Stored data

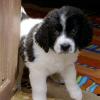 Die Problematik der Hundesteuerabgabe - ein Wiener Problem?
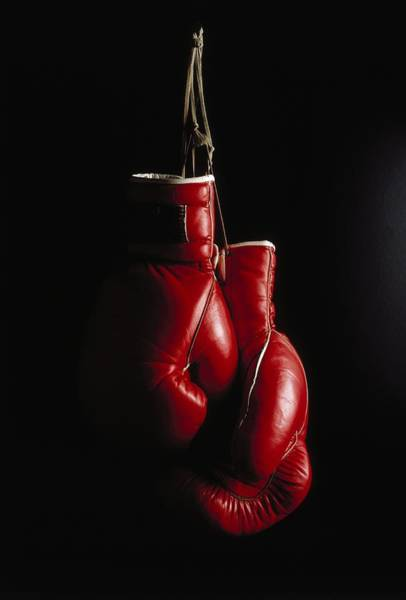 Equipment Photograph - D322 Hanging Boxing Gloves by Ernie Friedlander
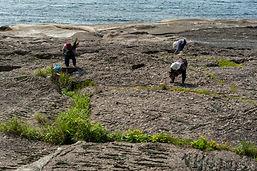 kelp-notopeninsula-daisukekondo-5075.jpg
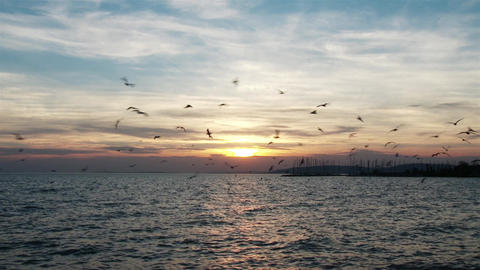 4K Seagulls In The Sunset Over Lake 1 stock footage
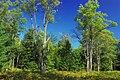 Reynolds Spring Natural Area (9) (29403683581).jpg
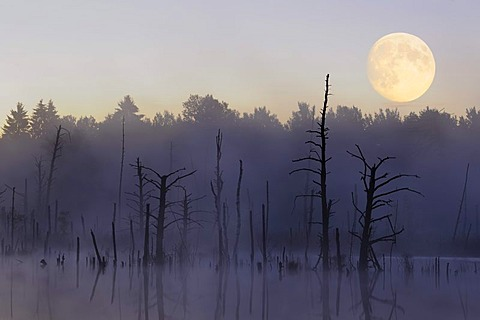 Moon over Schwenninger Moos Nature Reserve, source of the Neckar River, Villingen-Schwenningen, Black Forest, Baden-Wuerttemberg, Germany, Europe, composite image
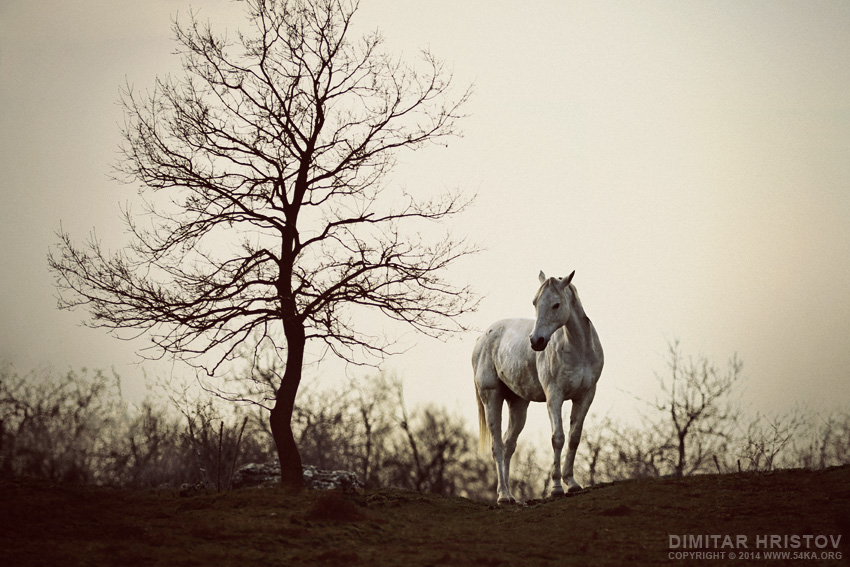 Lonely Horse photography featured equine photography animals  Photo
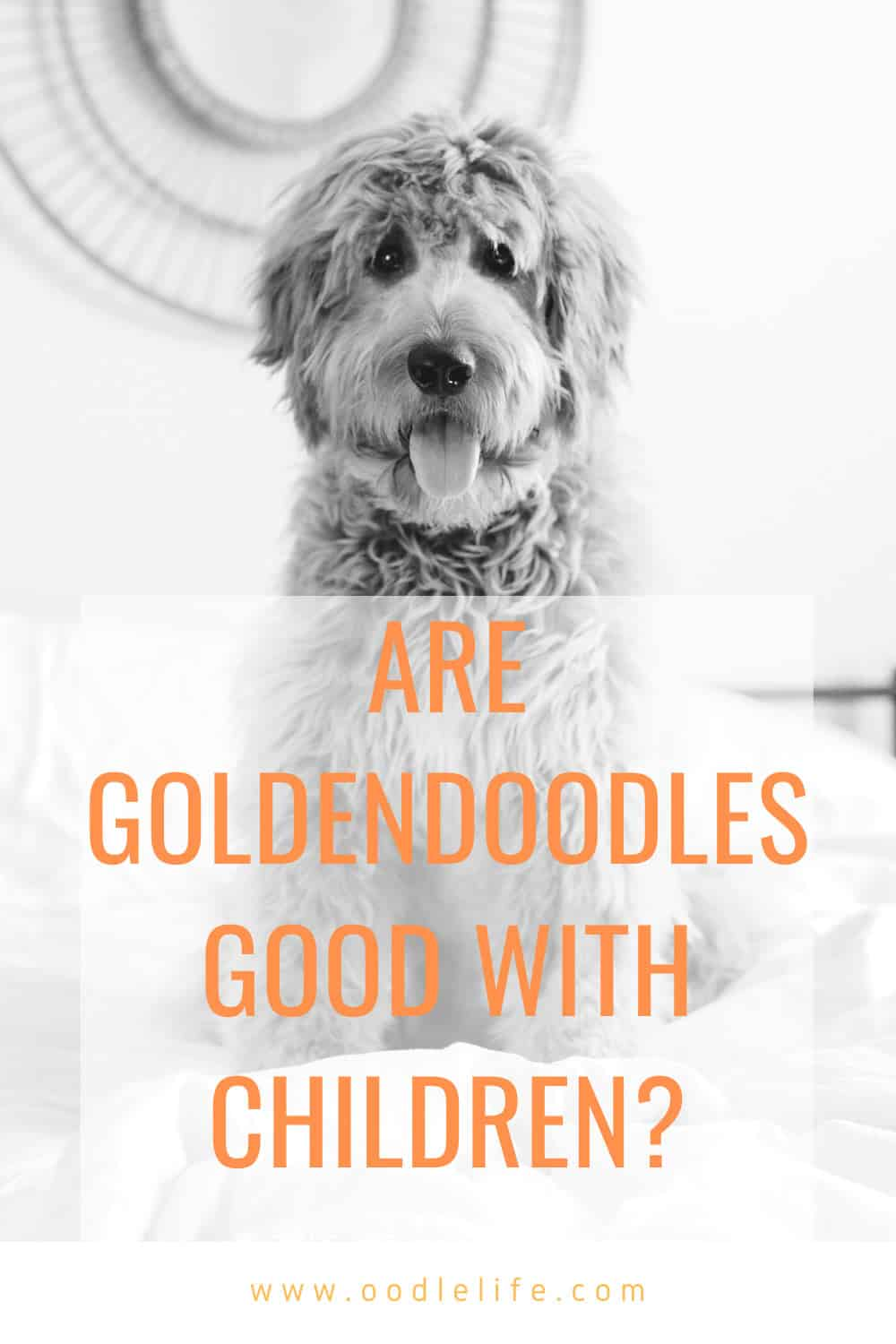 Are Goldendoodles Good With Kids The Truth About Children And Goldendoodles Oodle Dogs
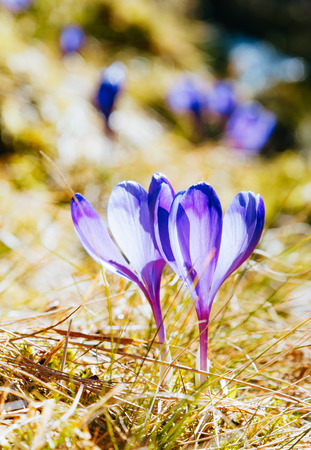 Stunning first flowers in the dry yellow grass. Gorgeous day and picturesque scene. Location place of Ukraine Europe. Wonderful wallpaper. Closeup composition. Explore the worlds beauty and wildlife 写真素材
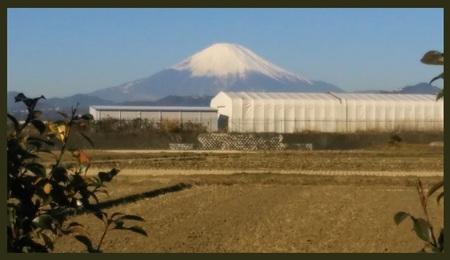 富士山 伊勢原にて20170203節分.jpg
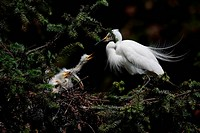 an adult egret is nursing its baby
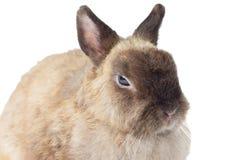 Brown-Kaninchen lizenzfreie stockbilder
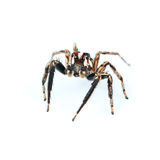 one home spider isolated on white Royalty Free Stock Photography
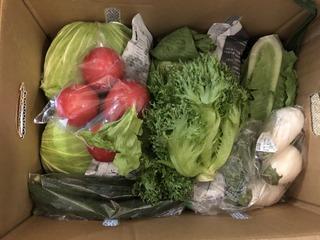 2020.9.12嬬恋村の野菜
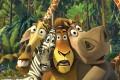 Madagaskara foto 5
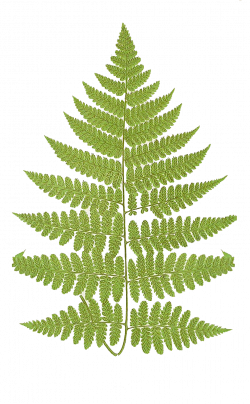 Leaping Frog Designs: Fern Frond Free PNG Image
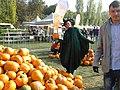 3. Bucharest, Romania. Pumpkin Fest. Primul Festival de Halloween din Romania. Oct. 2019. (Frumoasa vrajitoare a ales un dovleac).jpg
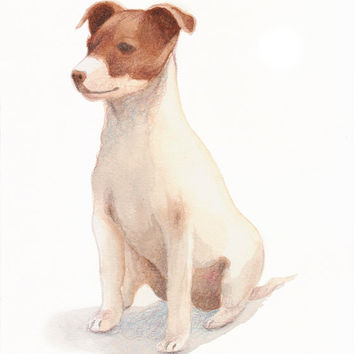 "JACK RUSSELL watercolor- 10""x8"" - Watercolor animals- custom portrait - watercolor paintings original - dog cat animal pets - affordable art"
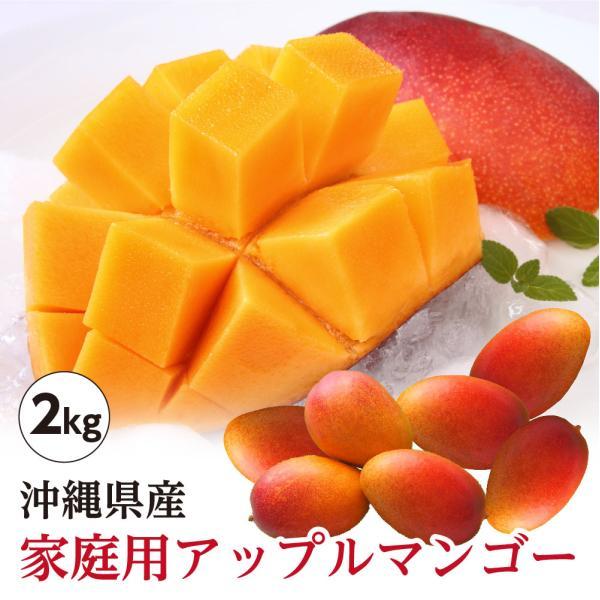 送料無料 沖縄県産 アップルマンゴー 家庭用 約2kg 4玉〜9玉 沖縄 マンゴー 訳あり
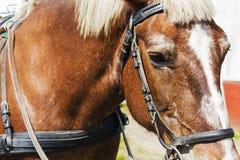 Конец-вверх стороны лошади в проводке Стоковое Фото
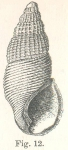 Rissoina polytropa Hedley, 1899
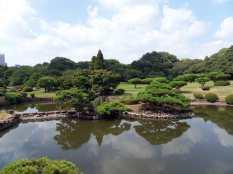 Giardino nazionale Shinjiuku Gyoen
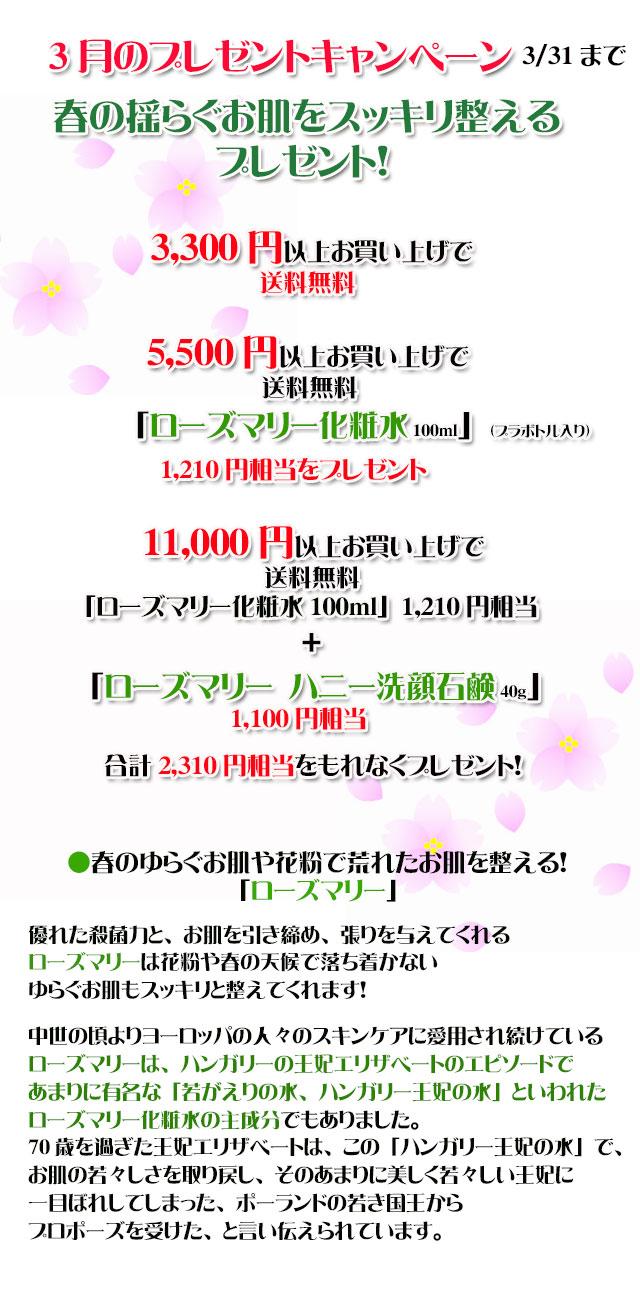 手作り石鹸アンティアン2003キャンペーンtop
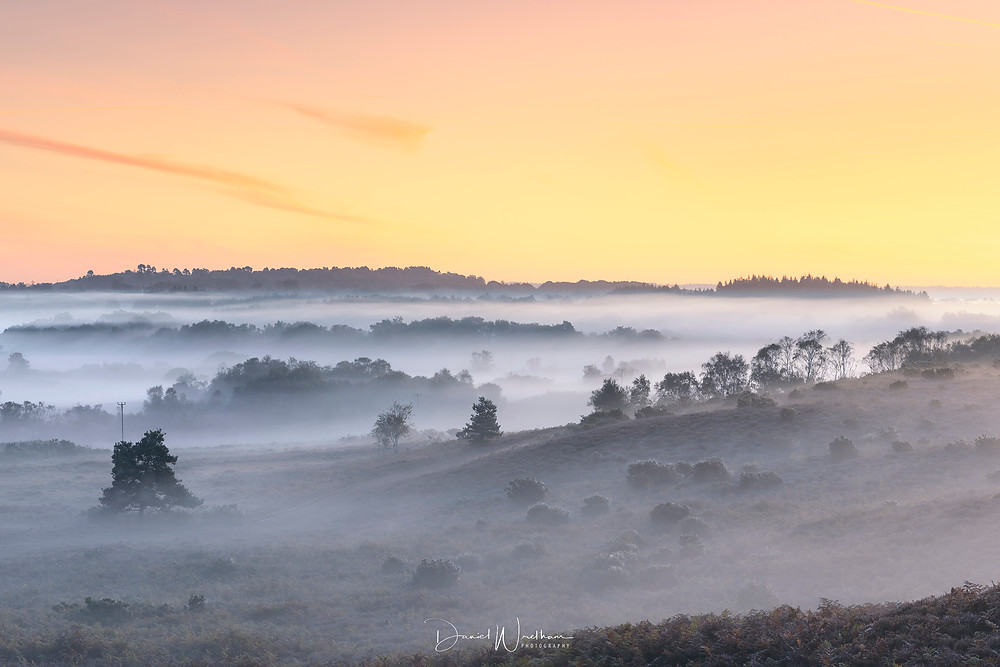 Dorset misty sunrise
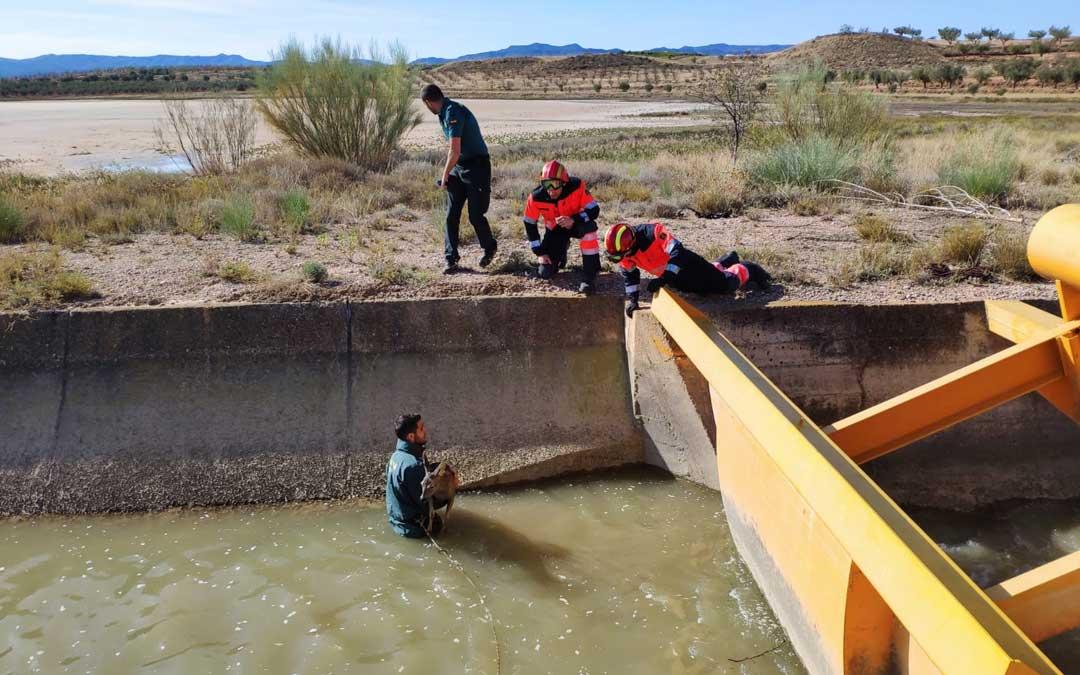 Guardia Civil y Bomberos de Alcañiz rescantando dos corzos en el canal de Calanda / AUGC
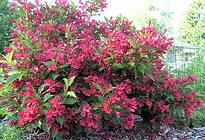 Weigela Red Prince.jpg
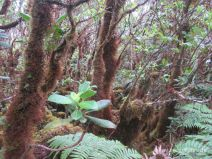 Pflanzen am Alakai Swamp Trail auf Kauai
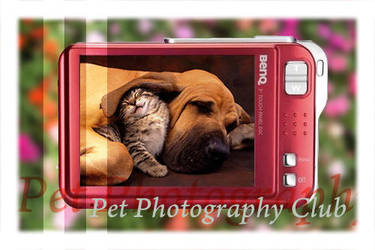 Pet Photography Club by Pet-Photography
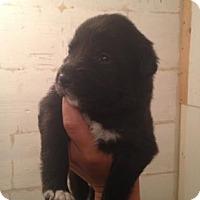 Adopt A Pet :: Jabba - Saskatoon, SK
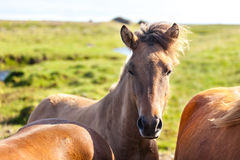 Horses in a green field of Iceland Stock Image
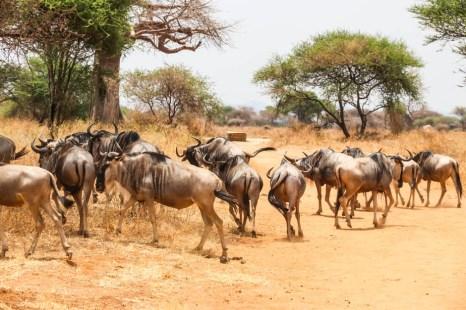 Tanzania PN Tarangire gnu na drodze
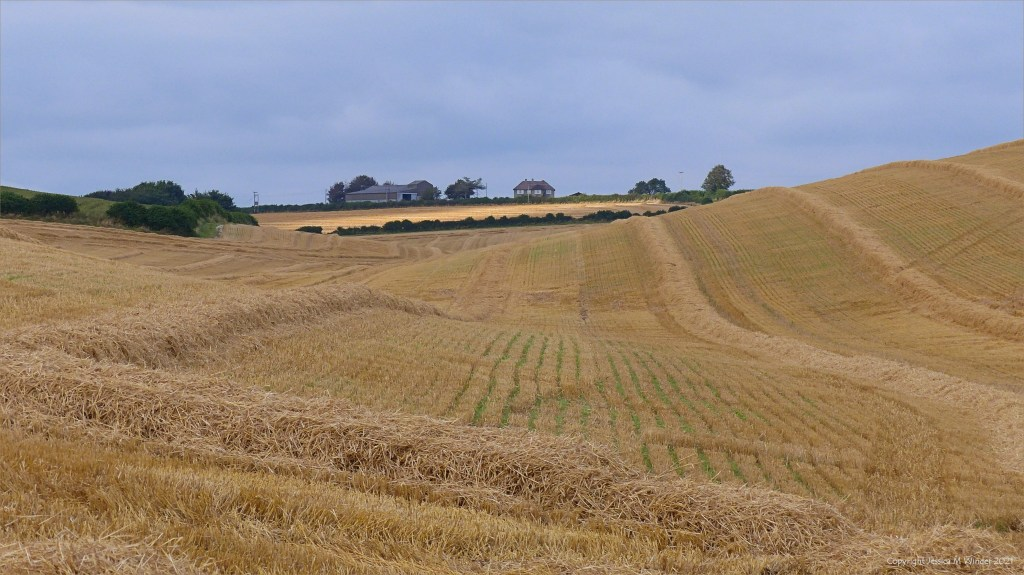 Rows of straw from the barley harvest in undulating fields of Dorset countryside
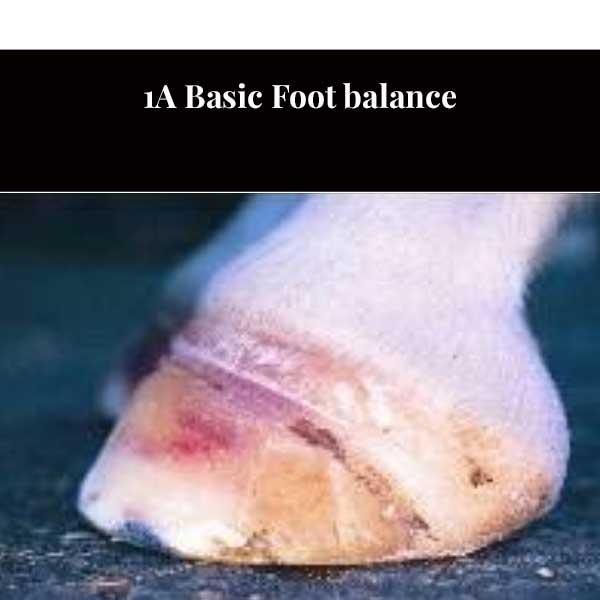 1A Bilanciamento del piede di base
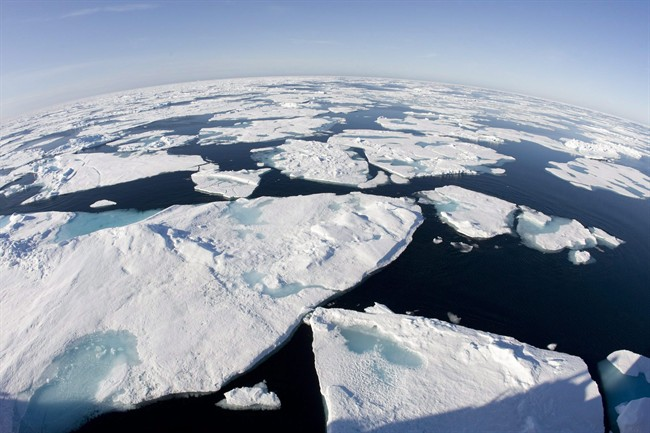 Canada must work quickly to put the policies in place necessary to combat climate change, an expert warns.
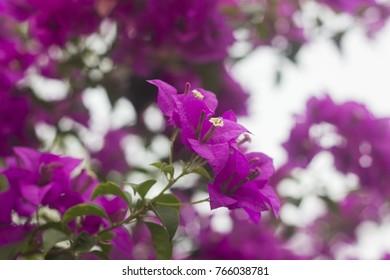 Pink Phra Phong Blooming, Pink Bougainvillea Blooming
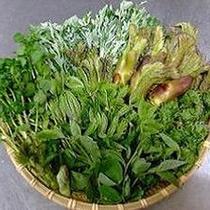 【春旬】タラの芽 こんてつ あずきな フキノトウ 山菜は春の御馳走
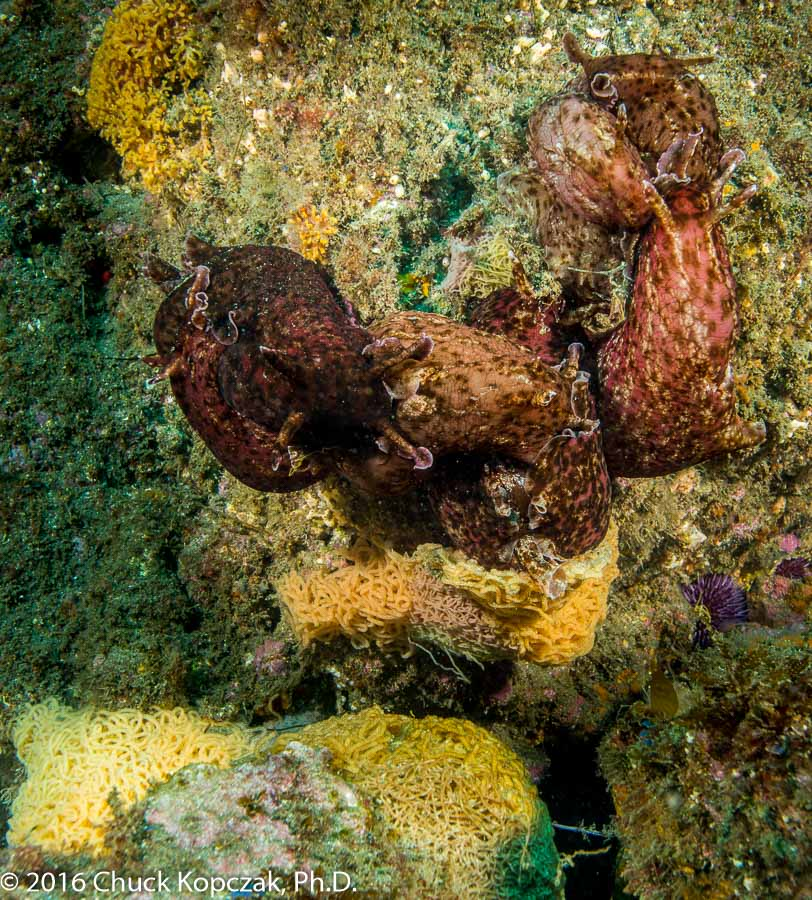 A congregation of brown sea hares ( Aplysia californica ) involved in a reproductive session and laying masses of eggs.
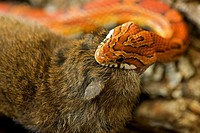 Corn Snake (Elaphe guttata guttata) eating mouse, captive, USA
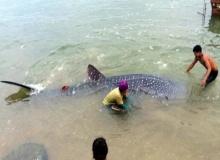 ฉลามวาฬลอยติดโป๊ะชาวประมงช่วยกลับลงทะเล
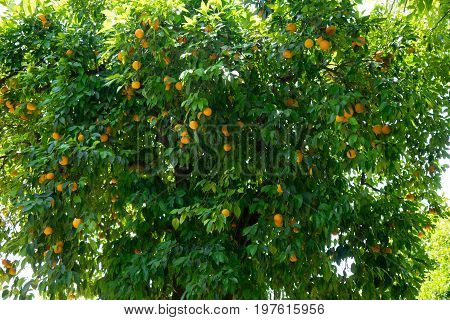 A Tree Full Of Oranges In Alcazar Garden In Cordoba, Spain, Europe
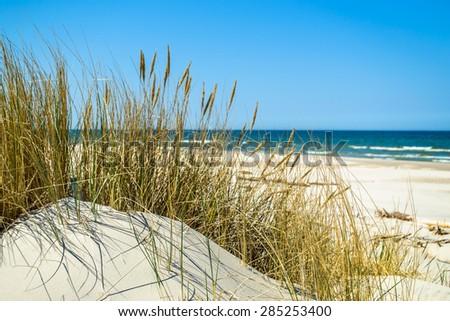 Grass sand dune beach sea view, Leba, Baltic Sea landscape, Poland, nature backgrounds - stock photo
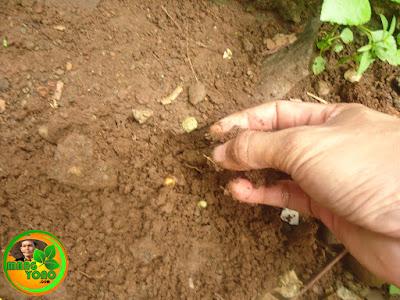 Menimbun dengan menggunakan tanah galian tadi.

(PROBLEM REQUIREMENTS)
Please write out the lines above exactly, from the one that contains "ฉลามวาฬลอยติดโป๊ะชาวประมงช่วยกลับลงทะเล" through the final line, and include none of the pictures.

(TASK RESPONSE)
 ฉลามวาฬลอยติดโป๊ะชาวประมงช่วยกลับลงทะเล
 A Tree Full Of Oranges In Alcazar Garden In Cordoba, Spain, Europe
 Grass sand dune beach sea view, Leba, Baltic Sea landscape, Poland, nature backgrounds - stock photo
 Menimbun dengan menggunakan tanah galian tadi.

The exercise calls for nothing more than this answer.